While the dataset is somewhat complete, work to apply Deezer’s source separation tools to Sacred Harp recordings (via its Python API) is still ongoing. And even though there are more than 960 permutations of the original data provided by the FaSoLaMix developers, there are still useful transformations that might be applied: remixing and loudness scaling, among others, were applied by Deezer when creating Spleeter. 10
Conclusions and Future Work
The discrete nature of Sacred Harp’s four-part harmonies make it an interesting challenge for BSS. The relative abundance of musical information on the genre, in the form of scores and MIDI files, as well as the distinct spectral regions those voices occupy, might suggest that time-frequency filtering techniques might be effective for separating sources. In this test, MIDI data was used to modify band-pass filters in real time to guide the separation process, but results only marginally isolated the parts, and distortion was significant.
Machine-learning approaches hold some promise, and the open-source Spleeter tool recently released by Deezer could provide significant strides in applying source separation to Sacred Harp music. Unfortunately, a dearth of training data complicates this particular problem. To that end, a set of files was compiled to form the beginning of such a dataset, and fully realizing a purpose-trained model might be attainable in the near future.
References
1 Melissa Block. “Preserving the Sacred Harp Singing Tradition.” National Public Radio (website). 5 December 2003.

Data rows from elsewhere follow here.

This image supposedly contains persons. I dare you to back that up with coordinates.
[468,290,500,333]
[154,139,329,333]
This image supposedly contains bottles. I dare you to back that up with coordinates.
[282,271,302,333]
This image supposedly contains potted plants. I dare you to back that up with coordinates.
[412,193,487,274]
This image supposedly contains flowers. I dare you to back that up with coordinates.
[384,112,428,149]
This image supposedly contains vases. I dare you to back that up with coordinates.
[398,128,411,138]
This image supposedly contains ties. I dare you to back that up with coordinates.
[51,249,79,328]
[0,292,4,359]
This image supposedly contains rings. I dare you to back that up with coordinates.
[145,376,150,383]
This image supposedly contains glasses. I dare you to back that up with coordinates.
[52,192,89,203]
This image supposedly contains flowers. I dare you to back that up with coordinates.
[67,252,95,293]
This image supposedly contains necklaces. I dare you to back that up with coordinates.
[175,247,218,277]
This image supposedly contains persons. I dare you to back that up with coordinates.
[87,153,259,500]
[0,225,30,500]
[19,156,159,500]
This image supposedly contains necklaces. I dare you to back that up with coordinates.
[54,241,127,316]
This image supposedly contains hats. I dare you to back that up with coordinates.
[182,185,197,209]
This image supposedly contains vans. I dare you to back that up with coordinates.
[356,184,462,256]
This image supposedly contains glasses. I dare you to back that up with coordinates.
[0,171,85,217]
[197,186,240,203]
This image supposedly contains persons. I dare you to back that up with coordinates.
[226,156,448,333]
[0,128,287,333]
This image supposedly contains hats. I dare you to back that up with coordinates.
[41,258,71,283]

2 “Wie is Sacred Harp Amsterdam?” Sacred Harp Amsterdam (website). Accessed 12 January 2020.
3 Abbas Mohammed, Tarig Ballal, Nedelko Grbic. “Blind Source Separation Using Time-Frequency Masking.” Radio Engineering Vol. 16 No. 4 (December 2007): 96-100.
4 Ozgur Yilmaz, Scott Rickard. “Blind Separation of Speech Mixtures via Time-Frequency Masking.” IEEE Transactions on Signal Processing Vol. 52 No. 7 (July 2004).

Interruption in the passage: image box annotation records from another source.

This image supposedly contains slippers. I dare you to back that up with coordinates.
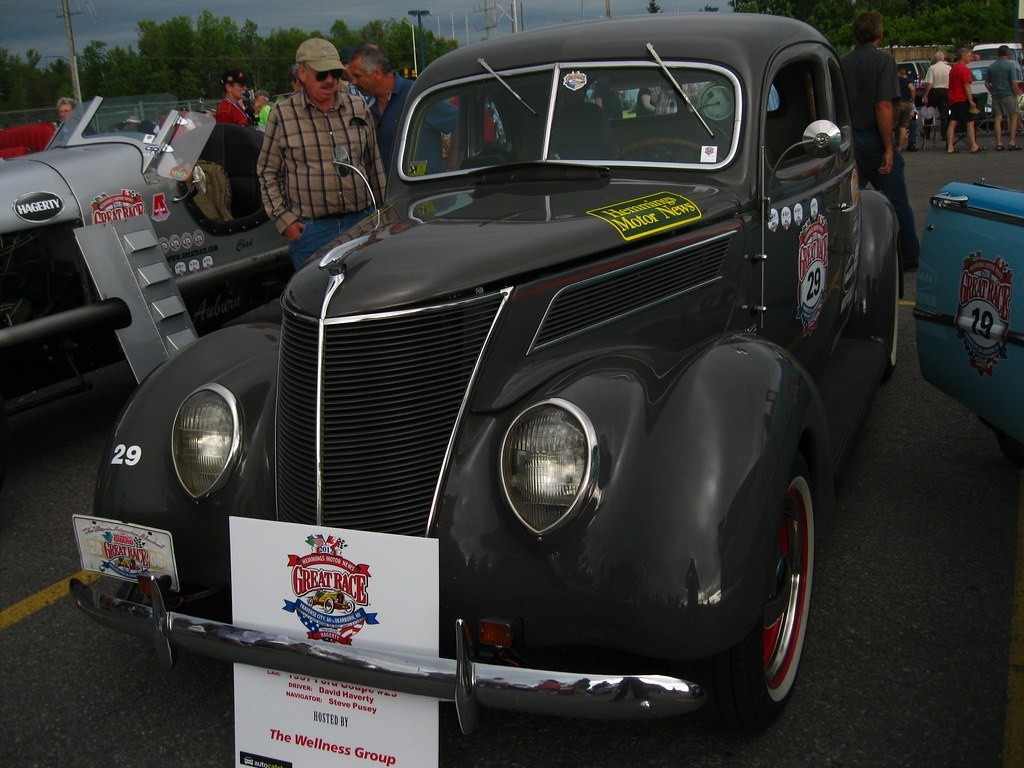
[947,148,960,154]
[971,145,988,153]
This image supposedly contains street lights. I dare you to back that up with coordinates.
[408,9,433,72]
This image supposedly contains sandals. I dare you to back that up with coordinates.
[996,144,1005,151]
[1007,144,1024,151]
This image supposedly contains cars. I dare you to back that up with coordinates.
[67,11,903,740]
[910,177,1024,474]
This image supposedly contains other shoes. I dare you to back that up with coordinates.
[942,136,947,141]
[920,132,929,140]
[906,145,918,152]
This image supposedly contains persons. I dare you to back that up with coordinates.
[347,46,459,198]
[837,12,921,299]
[440,79,721,171]
[53,95,91,138]
[894,45,1023,152]
[146,63,377,140]
[255,37,389,270]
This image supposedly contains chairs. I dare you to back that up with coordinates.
[0,146,33,159]
[521,104,615,162]
[919,92,991,151]
[172,124,267,221]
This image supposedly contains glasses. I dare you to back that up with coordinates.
[302,63,343,81]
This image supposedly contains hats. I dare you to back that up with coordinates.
[254,90,270,99]
[221,70,254,85]
[296,38,347,71]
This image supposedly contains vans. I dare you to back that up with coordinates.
[966,60,1024,130]
[898,59,935,104]
[971,43,1024,64]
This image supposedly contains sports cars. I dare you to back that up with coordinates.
[0,92,299,418]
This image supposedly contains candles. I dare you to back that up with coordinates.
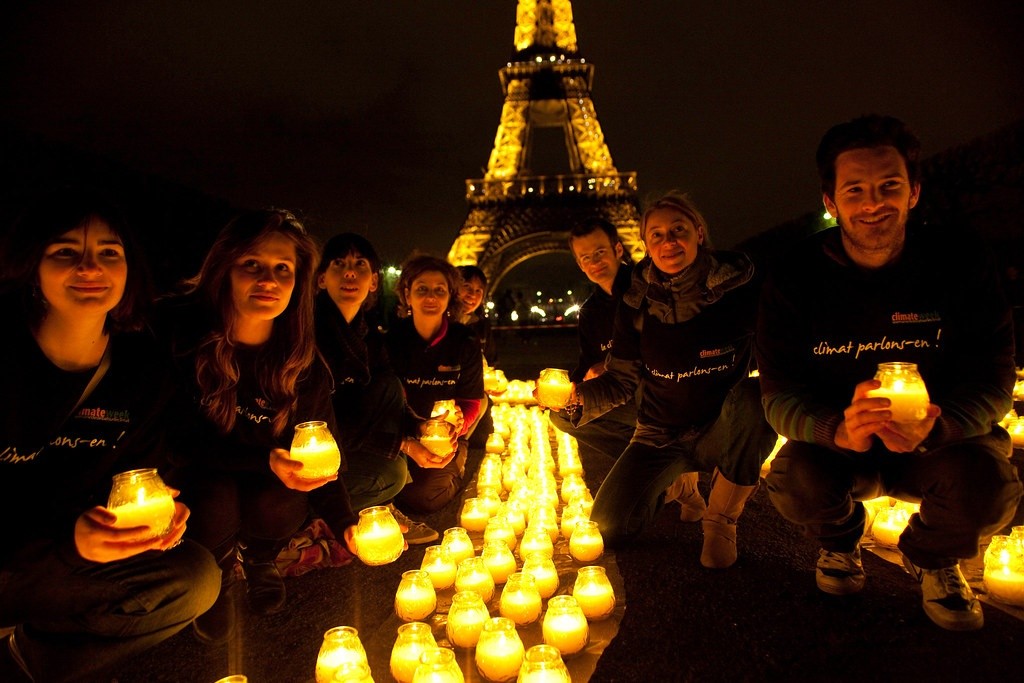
[291,421,340,479]
[870,361,929,423]
[864,495,920,548]
[999,369,1024,449]
[982,524,1024,608]
[313,363,616,682]
[107,469,174,536]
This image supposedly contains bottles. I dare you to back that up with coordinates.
[868,362,929,423]
[107,468,176,543]
[862,496,923,548]
[315,367,615,682]
[290,420,341,482]
[996,366,1024,449]
[984,525,1023,604]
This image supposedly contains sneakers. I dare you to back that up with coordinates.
[384,501,439,544]
[814,542,866,593]
[903,549,985,631]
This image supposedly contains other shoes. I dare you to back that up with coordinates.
[237,556,287,614]
[190,565,237,647]
[453,441,468,472]
[309,519,354,568]
[8,632,34,682]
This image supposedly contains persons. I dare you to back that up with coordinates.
[456,266,487,319]
[158,207,360,641]
[532,195,778,571]
[757,116,1024,630]
[384,250,486,514]
[0,181,223,682]
[311,234,440,544]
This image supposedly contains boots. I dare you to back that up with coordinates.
[664,470,708,523]
[699,467,762,566]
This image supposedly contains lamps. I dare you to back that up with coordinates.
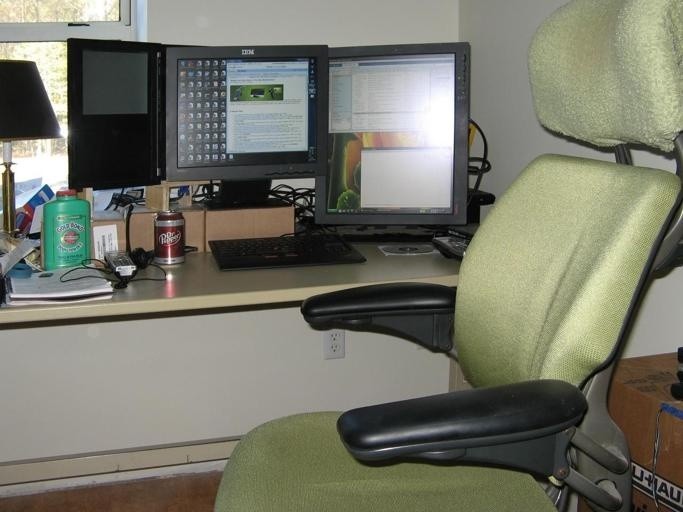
[0,58,61,240]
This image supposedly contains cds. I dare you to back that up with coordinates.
[381,244,435,255]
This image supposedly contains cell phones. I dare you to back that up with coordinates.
[433,236,466,258]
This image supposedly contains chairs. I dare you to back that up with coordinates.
[213,3,682,512]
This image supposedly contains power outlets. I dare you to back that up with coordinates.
[323,329,345,359]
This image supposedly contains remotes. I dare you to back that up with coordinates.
[103,250,139,281]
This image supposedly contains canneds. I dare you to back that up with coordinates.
[154,211,185,265]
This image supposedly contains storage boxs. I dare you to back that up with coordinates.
[577,348,682,512]
[89,202,294,266]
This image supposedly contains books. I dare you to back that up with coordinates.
[5,263,114,307]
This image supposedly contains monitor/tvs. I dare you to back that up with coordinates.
[162,44,329,210]
[313,41,471,242]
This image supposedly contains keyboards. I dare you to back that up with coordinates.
[208,232,366,272]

5 Joe Wolf. “Note Names, MIDI Numbers and Frequencies.” The University of New South Wales (website). Accessed 12 January 2020.
6 Sarah Lancaster, “The Last Words of Copernicus.” The International Music Score Library Project (website). Accessed 12 January 2020.
7 Deezer. “Spleeter.” GitHub (website). Accessed 14 January 2020.
8 Laure Pretet, Romain Hennequin, Jimena Royo-Letelier, Andrea Vaglio. “Singing Voice Separation: A Study on Training Data.” ICASSP 2019 -2019 IEEE International Conference on Acoustics, Speech and Signal Processing.
9 Keagan Pang. “Deezer’s Spleeter: Deconstructing Music with AI.” Digital Innovation and Transformation (blog). Harvard Business School. Accessed 12 January 2020.
10 Favio Vazquez. “Separate Music Tracks with Deep Learning.” Towards Data Science (blog). 7 November 2019.